RANDOLPH _ When Morris Knolls' Tymia Joseph was introduced to the triple jump as a sophomore, she was told it would come easily to her.
"Everyone said it was a hop, skip and a jump," Joseph recalled.
Joseph, though, found it frustrating. Already competing in long jump, 100 and 400 hurdles and a relay, she "could never get it" and wanted to quit. However, Joseph knew that wasn't going to happen because her coach, Imion Powell, wouldn't let her.
After nearly two seasons of taking part in the triple jump, Joseph finds it less trying. She took gold at the Morris County Championships and second at the North Jersey Section 1, Group IV meet on Saturday, May 23, earning the right to move on to groups.
"I was never interested in it," said Joseph, also fourth in the 100 hurdles and sixth in the 400 hurdles in the sectional meet held at Randolph High School. "I hated this event when I started. I had trouble with the steps, the hop. I've gotten used to it.

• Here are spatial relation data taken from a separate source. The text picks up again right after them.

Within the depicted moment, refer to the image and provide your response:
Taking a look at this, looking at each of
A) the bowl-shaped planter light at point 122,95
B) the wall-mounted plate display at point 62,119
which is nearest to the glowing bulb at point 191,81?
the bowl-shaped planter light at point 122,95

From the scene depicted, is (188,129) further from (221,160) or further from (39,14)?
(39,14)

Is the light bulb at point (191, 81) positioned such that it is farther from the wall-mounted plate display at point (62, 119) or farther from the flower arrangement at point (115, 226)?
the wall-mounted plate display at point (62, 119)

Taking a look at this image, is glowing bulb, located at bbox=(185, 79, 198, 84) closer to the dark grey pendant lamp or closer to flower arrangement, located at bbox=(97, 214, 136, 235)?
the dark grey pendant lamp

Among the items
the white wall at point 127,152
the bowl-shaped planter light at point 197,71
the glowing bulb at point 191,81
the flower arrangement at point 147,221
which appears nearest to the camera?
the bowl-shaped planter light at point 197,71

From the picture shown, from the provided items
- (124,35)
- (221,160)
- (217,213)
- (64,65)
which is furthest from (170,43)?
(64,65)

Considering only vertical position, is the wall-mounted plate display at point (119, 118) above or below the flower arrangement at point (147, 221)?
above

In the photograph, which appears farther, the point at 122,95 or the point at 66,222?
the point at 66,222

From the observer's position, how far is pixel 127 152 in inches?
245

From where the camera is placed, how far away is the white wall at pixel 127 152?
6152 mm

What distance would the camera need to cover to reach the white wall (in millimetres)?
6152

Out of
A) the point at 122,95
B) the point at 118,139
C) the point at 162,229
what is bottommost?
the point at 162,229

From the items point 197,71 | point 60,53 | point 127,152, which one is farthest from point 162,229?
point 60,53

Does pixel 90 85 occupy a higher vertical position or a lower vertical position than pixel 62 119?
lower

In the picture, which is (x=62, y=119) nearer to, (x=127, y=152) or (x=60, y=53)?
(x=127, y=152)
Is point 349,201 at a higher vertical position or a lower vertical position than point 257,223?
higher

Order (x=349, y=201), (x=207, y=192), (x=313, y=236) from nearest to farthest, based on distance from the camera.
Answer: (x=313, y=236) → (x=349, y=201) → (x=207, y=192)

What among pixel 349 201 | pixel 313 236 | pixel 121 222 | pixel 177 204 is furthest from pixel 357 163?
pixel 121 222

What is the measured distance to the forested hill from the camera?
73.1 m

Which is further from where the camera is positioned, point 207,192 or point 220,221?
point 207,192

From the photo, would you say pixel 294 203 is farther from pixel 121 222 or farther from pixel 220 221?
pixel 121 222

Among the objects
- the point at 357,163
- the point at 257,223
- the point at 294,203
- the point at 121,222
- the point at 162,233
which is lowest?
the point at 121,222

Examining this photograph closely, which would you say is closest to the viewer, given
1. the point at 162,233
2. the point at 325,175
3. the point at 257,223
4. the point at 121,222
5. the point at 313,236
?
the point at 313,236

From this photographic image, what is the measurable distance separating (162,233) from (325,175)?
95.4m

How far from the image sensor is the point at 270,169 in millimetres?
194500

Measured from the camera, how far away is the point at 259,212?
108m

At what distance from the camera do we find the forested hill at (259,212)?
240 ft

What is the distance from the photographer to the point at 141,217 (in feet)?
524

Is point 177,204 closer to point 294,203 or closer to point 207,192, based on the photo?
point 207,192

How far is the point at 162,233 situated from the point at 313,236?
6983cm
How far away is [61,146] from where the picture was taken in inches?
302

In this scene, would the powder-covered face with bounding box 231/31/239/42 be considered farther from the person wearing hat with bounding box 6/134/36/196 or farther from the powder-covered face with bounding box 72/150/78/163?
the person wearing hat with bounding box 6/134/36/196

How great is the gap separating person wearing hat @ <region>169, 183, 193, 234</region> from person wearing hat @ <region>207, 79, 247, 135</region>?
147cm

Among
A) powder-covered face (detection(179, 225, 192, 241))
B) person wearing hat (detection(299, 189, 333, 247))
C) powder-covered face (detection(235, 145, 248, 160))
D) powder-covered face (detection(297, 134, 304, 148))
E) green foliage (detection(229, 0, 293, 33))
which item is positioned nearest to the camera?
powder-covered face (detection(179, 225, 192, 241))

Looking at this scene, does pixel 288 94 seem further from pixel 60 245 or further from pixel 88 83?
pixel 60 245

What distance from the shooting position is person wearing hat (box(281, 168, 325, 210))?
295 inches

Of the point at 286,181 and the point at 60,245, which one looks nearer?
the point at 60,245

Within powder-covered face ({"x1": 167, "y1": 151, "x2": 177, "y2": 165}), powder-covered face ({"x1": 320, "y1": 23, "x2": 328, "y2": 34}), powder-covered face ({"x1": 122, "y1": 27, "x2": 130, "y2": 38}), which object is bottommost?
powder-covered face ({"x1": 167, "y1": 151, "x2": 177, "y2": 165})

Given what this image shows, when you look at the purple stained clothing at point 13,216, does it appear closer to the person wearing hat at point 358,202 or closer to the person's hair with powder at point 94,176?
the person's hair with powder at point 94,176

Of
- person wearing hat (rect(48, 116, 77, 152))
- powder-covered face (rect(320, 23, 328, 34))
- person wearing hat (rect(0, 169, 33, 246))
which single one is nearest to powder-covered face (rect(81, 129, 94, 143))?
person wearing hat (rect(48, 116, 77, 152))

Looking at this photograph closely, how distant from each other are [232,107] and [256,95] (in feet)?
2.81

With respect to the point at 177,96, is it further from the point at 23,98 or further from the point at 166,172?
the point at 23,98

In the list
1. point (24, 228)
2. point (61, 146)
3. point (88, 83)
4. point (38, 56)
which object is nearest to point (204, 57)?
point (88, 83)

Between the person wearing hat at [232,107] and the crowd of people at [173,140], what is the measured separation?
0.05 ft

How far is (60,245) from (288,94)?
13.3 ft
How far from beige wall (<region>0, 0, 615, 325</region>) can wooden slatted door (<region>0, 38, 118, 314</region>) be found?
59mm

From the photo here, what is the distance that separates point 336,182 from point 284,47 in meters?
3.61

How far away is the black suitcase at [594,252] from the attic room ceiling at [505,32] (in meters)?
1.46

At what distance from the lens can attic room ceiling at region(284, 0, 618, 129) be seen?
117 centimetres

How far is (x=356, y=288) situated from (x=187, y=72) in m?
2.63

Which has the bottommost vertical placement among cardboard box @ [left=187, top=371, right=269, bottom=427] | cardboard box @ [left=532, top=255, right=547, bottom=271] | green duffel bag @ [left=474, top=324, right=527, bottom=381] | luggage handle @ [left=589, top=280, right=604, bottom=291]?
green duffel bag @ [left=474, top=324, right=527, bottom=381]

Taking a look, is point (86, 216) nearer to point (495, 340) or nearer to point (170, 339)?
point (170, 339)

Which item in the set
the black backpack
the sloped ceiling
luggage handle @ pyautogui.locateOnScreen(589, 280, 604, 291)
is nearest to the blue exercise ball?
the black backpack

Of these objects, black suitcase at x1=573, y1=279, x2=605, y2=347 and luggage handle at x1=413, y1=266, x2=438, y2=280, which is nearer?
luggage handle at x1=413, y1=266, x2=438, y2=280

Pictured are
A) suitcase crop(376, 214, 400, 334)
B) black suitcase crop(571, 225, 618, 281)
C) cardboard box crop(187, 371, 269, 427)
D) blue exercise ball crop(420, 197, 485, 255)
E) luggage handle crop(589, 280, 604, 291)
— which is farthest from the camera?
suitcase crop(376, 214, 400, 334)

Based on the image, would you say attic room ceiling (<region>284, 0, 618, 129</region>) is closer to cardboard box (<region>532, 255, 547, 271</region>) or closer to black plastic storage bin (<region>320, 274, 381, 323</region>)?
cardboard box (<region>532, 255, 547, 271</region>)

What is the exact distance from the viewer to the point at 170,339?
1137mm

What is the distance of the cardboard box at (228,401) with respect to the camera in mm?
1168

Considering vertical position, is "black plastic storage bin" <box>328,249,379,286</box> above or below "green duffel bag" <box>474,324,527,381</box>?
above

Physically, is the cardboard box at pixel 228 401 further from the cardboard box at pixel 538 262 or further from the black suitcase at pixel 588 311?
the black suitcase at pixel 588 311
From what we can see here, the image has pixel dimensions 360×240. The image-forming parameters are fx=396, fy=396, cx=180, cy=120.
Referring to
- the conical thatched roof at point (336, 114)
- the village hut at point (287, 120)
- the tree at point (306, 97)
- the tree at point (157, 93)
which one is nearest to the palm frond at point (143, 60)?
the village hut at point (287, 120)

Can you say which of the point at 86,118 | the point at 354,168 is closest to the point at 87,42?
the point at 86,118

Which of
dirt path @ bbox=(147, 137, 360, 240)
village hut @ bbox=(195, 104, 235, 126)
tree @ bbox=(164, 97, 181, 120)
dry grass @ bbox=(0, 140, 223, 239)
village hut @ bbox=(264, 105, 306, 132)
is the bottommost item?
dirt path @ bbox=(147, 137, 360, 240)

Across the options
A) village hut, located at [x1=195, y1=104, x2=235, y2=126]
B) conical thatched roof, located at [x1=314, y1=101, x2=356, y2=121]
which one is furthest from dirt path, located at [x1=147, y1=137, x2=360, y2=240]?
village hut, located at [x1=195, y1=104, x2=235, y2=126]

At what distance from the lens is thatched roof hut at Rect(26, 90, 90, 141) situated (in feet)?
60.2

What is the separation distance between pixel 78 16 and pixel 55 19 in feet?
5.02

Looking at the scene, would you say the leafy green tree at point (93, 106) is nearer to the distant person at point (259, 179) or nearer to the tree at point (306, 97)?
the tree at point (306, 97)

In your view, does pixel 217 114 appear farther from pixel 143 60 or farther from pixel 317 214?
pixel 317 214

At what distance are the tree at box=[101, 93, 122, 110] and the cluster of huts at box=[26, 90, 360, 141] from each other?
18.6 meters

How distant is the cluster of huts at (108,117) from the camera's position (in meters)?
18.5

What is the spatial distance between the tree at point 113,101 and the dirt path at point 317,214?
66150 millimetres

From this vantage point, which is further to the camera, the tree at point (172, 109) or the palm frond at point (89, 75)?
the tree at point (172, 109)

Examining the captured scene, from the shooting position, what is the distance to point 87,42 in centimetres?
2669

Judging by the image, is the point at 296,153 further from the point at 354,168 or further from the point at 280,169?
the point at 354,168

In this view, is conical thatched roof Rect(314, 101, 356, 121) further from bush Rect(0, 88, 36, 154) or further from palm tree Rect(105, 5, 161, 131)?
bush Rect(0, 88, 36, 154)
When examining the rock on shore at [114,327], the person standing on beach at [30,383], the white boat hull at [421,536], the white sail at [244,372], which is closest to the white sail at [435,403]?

I guess it wasn't as hard as it seemed. Now, it's a love-hate relationship."
Randolph took top team honors in North Jersey Section I, Group IV led by Duke University-bound senior Liz Lansing, who was first in the 800 and 1,600, and the winning 4x800 relay squad. It was the seventh straight sectional crown for the Rams.
"This means the world," Lansing said. "It shows how strong we are. We work together. We're not individuals. We're a family."
Joseph's best jump on Saturday was 35-6. Angel Rowe of Passaic County Tech prevailed with 35-10 3/4. Joseph, whose PR is 38-4 3/4, fouled on her first two attempts in the trials on Saturday, because she was over the board by a toe.
Powell decided Joseph was going to do the triple jump for several reasons.
"Tymia is very powerful, very driven, very competitive and very coachable," he said.
The first time Joseph attempted the triple jump in practice, she leaped 33 feet. At her first meet, her best jump measured 35 feet.
"There was no choice," Powell said. "I told Tymia she was doing the triple jump, too. Kids tend to stick to what they're used to. I want them to do different things so they'll reach their potential. I want them to be uncomfortable."
Since becoming a triple jumper, Joseph has sought out information on the event. Powell said she watches You Tube videos for techniques and to better her form.
"I think a little more success has led to a little more love," Powell said. "Tymia has become really knowledgeable and dedicated herself to improving."
Not only does Joseph do track in the spring, she is a cheerleader in the fall.
"I've done track my whole life," Joseph said. "I've been cheering since seventh grade. It makes me happy. I like school spirit and get excited for the football games."
As Lansing's high school career nears its end, each race becomes more special.
"Winning means more," she said. "I don't want to win for me. I want to win for the team. I'm that much more motivated."
Being injury-free helps. Stress fractures were an issue for Lansing during her junior year.
How did she handle her races on her home track?
"I had to push the pace," Lansing said. "I went after it. In the 800, I took control of the lead. I wanted to win and for us to defend our title."